Al rigetto del ricorso principale segue l’assorbimento del ricorso incidentale condizionato.
Le spese seguono la soccombenza e sono liquidate in dispositivo.
Stante il tenore della pronuncia (rigetto del ricorso), va dato atto, ai sensi dell’art. 13, comma 1-quater D.P.R. n. 115/02, della “sussistenza dei presupposti processuali per il versamento, da parte del ricorrente, di un ulteriore importo a titolo di contributo unificato, pari a quello previsto per il ricorso a norma del comma 1-bis dello stesso art. 13, se dovuto”. Spetterà all’amministrazione giudiziaria verificare la
debenza in concreto del contributo, per la inesistenza di cause originarie o sopravvenute di esenzione dal suo pagamento (v., Cass., S.U., 4315 del 2020).
P.Q.M.
La Corte rigetta il ricorso principale, assorbito il ricorso incidentale.
Condanna il ricorrente al pagamento delle spese di giudizio che liquida in euro 4.000,00 per compensi professionali, oltre euro 200,00 per esborsi, spese generali in misura del 15%, e accessori di legge.

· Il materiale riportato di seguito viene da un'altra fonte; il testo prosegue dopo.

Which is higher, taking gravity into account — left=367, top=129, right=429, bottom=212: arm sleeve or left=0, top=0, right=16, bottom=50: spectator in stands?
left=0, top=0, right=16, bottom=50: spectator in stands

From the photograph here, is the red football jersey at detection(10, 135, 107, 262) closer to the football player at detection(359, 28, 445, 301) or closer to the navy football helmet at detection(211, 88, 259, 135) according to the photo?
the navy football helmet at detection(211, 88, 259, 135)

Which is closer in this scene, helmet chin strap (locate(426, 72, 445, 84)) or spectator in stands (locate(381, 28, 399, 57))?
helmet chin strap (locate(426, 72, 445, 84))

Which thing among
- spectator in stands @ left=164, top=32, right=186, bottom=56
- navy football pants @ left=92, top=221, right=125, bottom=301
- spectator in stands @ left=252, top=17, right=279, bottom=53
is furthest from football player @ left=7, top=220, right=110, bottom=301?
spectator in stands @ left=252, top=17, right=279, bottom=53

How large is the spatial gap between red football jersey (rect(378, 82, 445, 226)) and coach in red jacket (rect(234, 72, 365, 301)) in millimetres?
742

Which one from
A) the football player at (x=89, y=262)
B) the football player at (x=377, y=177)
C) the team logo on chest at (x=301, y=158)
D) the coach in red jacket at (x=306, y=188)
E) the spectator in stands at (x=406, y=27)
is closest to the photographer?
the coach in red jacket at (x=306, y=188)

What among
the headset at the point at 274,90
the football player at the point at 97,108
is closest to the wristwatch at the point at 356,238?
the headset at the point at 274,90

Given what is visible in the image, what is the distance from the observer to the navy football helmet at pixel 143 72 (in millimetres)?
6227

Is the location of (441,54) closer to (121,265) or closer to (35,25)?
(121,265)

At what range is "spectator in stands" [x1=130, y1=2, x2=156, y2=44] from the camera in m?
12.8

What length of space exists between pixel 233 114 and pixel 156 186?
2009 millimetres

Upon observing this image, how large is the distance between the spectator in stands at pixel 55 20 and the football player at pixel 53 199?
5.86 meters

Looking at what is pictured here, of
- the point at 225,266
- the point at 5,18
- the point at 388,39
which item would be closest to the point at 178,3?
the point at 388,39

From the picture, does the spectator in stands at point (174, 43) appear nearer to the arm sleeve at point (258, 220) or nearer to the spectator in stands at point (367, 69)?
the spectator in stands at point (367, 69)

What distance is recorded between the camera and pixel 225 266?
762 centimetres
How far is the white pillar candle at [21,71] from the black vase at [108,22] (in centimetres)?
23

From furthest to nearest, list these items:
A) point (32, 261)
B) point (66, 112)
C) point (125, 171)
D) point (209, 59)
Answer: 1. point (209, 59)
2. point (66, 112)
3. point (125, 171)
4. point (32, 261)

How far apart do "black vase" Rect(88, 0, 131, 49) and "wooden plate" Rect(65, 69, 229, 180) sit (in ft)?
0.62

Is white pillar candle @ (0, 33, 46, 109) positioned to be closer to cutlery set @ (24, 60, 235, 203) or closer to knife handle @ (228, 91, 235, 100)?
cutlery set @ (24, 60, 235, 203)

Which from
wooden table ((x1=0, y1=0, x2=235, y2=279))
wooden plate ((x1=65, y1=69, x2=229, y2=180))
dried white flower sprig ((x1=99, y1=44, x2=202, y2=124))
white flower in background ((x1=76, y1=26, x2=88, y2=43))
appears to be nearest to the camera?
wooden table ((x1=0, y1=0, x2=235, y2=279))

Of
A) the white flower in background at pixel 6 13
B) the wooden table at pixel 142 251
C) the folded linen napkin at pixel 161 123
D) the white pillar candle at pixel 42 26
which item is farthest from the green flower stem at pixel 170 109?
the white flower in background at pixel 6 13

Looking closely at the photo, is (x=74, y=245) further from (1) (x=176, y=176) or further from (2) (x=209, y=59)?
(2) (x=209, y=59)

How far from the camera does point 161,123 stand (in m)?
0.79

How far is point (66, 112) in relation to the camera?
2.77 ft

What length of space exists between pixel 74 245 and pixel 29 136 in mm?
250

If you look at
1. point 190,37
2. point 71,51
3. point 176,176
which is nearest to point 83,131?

Ai sensi dell’art. 13 comma 1 -quater del d.P.R. n. 115 del 2002, dà atto della sussistenza dei presupposti processuali per il versamento, da parte del ricorrente, di un ulteriore importo a titolo di contributo unificato, pari a quello previsto per il ricorso a norma del comma 1 -bis dello stesso art. 13, se dovuto.